Origine et histoire de la Porte de Strasbourg
La porte de Strasbourg, située à Bitche en Moselle, est l’un des rares vestiges des fortifications historiques de la ville. Initialement intégrée à une enceinte médiévale entourant deux bourgs (Kaltenhausen et Rohr), elle était appelée Oberpfort (porte supérieure) avant le XVIIe siècle. Ces bourgs, détruits en 1633 par les Suédois puis occupés par les Français en 1634, furent progressivement fortifiés sous Louis XIV par Vauban et le maréchal d’Humières. En 1662, quatre portes sont mentionnées : la Hinter Thor, la Vorder Thor, l’Ober Thor (Strasbourg) et l’Unter Thor (Sturzelbronn), surveillées par des gardiens rémunérés par la communauté.
Au XVIIIe siècle, les anciennes palissades sont remplacées par un mur d’enceinte achevé en 1795, coûtant 57 202 francs. En 1844, sous l’impulsion du général Schneider (ministre de la Guerre), de nouvelles fortifications sont érigées, déplaçant trois des quatre portes, sauf celle de Strasbourg, restée à son emplacement d’origine. Les portes de Sarreguemines, Phalsbourg et Landau, jugées obsolètes après 1870, sont détruites entre 1889 et 1900. Seule la porte de Strasbourg, inscrite en 1930, subsiste aujourd’hui, témoin des transformations militaires et urbaines de Bitche.
Les portes médiévales étaient des points de contrôle essentiels, régulant les entrées et sorties des habitants, des marchandises (bois, foin) et du bétail. Les gardiens (Wachtmeister) percevaient des taxes en nature (grain, foin) et bénéficiaient de droits comme la garde gratuite de bétail.

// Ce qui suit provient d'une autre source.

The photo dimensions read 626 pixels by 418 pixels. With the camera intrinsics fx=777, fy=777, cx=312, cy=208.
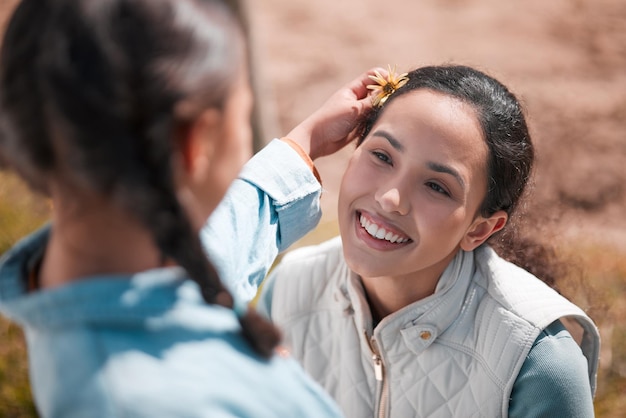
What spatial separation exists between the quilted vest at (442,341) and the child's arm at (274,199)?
0.87ft

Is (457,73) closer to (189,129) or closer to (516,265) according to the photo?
(516,265)

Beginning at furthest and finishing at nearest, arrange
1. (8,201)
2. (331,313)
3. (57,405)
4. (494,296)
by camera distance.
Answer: (8,201) → (331,313) → (494,296) → (57,405)

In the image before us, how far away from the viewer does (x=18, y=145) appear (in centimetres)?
112

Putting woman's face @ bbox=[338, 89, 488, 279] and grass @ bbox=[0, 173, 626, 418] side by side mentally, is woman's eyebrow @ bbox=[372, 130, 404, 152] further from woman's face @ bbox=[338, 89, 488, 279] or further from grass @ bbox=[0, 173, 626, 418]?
grass @ bbox=[0, 173, 626, 418]

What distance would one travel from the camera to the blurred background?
3404 mm

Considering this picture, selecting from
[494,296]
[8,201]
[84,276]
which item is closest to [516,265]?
[494,296]

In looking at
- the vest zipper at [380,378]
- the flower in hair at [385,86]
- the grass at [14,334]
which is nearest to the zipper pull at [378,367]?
the vest zipper at [380,378]

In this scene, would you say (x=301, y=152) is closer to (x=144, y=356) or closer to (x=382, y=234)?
(x=382, y=234)

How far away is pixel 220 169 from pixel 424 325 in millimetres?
938

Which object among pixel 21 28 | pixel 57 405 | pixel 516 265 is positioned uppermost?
pixel 21 28

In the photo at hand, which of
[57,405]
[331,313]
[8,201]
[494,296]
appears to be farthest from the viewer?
[8,201]

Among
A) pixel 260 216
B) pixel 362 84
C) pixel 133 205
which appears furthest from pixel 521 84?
pixel 133 205

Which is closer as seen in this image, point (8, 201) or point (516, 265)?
point (516, 265)

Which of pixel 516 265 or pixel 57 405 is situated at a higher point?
pixel 57 405
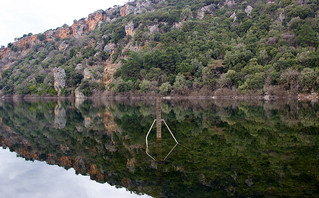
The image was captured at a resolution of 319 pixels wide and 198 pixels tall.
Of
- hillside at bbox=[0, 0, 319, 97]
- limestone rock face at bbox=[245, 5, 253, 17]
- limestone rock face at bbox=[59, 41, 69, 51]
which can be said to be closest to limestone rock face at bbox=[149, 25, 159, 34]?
hillside at bbox=[0, 0, 319, 97]

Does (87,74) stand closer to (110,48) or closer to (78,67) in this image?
(78,67)

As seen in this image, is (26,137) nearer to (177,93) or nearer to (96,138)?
(96,138)

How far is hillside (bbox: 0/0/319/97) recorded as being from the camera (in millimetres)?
64188

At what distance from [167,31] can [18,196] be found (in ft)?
382

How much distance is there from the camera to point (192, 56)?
89.6 m

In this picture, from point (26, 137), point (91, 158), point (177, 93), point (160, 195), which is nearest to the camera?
point (160, 195)

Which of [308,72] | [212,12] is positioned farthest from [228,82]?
[212,12]

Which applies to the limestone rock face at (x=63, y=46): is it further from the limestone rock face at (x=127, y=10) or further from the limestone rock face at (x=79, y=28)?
→ the limestone rock face at (x=127, y=10)

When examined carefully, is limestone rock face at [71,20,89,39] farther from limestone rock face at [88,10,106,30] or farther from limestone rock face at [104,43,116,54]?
limestone rock face at [104,43,116,54]

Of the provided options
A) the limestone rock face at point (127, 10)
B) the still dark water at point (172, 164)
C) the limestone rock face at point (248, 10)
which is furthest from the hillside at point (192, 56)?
the still dark water at point (172, 164)

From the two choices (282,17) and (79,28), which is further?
(79,28)

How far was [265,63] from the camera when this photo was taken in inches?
2808

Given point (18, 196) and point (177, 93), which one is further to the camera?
point (177, 93)

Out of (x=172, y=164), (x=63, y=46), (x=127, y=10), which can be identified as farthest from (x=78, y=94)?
(x=172, y=164)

Ces portes symbolisaient aussi l’autorité municipale et militaire, reflétant les changements de souveraineté entre la France, le Saint-Empire et la Lorraine. Leur disparition progressive au XIXe siècle marque l’adaptation de la ville à la modernité et à la perte de leur utilité défensive.
La porte de Strasbourg, construite en pierre, diffère des anciennes barrières en bois de 1743, remplacées par des corps de garde en 1786. Ces bâtiments, conçus pour loger douze soldats, comprenaient un grenier et couvraient 192 m2. Leur gestion oscillait entre la ville et l’État : construits aux frais de la municipalité en 1786, ils furent cédés à l’État en 1811 avant d’être réintégrés au domaine militaire en 1814. Leur valeur était estimée à 4 800 francs en 1833.
La guerre de 1870 et l’évolution de l’artillerie (portée accrue, précision) rendirent les fortifications de Bitche obsolètes. Les portes, condamnées à partir de 1872, furent démolies pour faciliter la circulation, sauf celle de Strasbourg, contournée par le trafic moderne. Son inscription en 1930 souligne son importance patrimoniale, liée à l’histoire militaire lorraine et aux stratégies défensives de Vauban à Schneider.